AIM OF THE TASK | Extract the lines below word for word, without the pictures. Which lines does that give you?

(Scene-based spatial questions)
════════
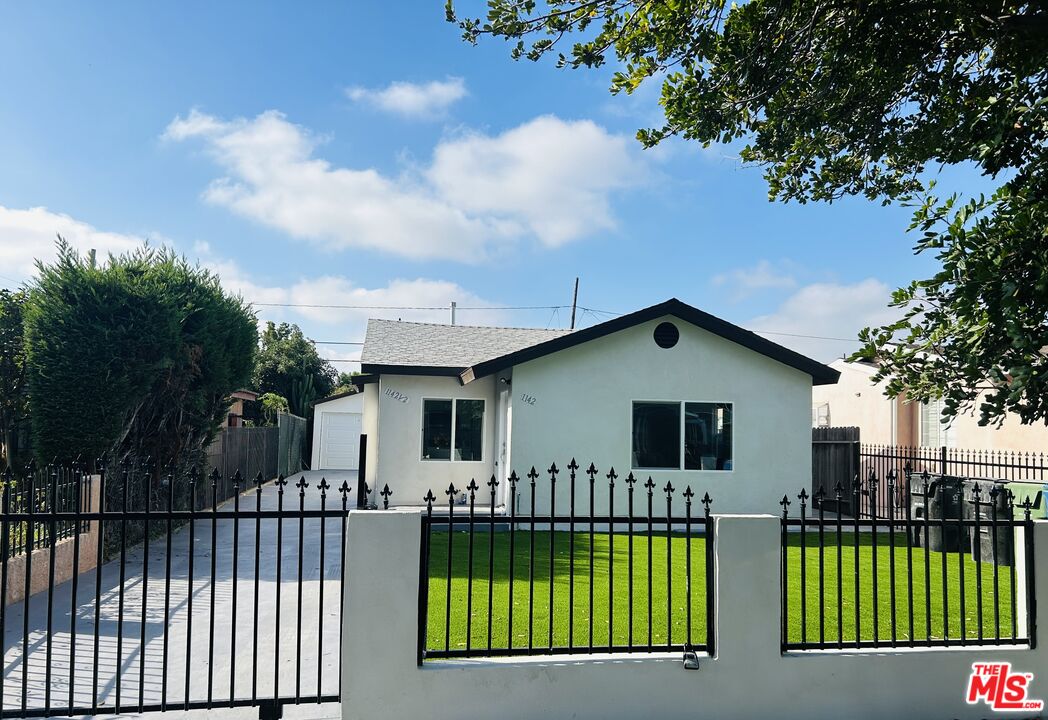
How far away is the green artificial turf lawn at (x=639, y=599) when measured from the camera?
6.24m

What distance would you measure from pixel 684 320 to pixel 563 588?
7381 millimetres

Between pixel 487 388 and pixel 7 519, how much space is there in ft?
39.9

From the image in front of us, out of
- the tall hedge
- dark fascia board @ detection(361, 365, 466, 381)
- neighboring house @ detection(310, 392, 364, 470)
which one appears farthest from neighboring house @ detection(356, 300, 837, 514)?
neighboring house @ detection(310, 392, 364, 470)

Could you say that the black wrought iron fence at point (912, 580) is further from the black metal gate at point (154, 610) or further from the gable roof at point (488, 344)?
the gable roof at point (488, 344)

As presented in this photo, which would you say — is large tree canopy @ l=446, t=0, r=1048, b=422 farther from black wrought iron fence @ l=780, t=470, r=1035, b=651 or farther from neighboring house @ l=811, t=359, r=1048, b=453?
neighboring house @ l=811, t=359, r=1048, b=453

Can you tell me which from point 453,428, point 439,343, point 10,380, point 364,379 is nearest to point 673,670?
point 453,428

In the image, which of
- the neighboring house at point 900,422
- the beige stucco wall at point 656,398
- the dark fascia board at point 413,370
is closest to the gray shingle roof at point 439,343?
the dark fascia board at point 413,370

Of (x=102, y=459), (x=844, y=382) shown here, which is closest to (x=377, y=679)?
(x=102, y=459)

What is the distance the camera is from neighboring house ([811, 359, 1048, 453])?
1540 centimetres

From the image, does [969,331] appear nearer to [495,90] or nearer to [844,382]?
[495,90]

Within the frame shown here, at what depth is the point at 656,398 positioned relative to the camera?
46.3ft

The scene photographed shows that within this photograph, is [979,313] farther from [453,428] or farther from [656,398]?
[453,428]

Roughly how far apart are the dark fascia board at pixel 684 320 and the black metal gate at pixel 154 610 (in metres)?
4.51

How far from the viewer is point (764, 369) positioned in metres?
14.5
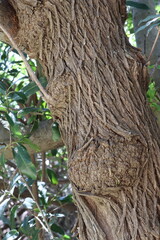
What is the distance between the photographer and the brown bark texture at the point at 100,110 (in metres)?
1.19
════════
WRITTEN RESPONSE |
How far away is the green artificial turf lawn at (x=639, y=599) when measured from the camera?
6.24m

What distance would you measure from pixel 684 320 to pixel 563 588?
7381 millimetres

Between pixel 487 388 and pixel 7 519, how much space is there in ft?
39.9

From the image in front of us, out of
- the tall hedge
- dark fascia board @ detection(361, 365, 466, 381)
- neighboring house @ detection(310, 392, 364, 470)
which one appears farthest from neighboring house @ detection(356, 300, 837, 514)?
neighboring house @ detection(310, 392, 364, 470)

Could you say that the black wrought iron fence at point (912, 580) is further from the black metal gate at point (154, 610) or further from the gable roof at point (488, 344)?
the gable roof at point (488, 344)

As presented in this photo, which would you say — is large tree canopy @ l=446, t=0, r=1048, b=422 farther from black wrought iron fence @ l=780, t=470, r=1035, b=651 or farther from neighboring house @ l=811, t=359, r=1048, b=453?
neighboring house @ l=811, t=359, r=1048, b=453

Can you tell me which from point 453,428, point 439,343, point 10,380, point 364,379 is nearest to point 673,670?
point 453,428

In the image, which of
- the neighboring house at point 900,422
- the beige stucco wall at point 656,398
- the dark fascia board at point 413,370
is closest to the gray shingle roof at point 439,343?
the dark fascia board at point 413,370

Of (x=102, y=459), (x=844, y=382) shown here, which is closest to (x=377, y=679)?
(x=102, y=459)

What is the distance the camera is from neighboring house ([811, 359, 1048, 453])?
1540 centimetres

From the image, does [969,331] appear nearer to [495,90] or nearer to [844,382]?
[495,90]

Within the frame shown here, at what depth is the point at 656,398 positioned relative to the camera?
46.3ft

The scene photographed shows that within this photograph, is [979,313] farther from [453,428] or farther from [656,398]?
[453,428]

Roughly how far apart are the dark fascia board at pixel 684 320 and the black metal gate at pixel 154 610 (in metres)?
4.51

How far from the viewer is point (764, 369) positioned in metres?
14.5
What is the distance between the photographer and the brown bark texture at the point at 100,110 (in metres)?
1.19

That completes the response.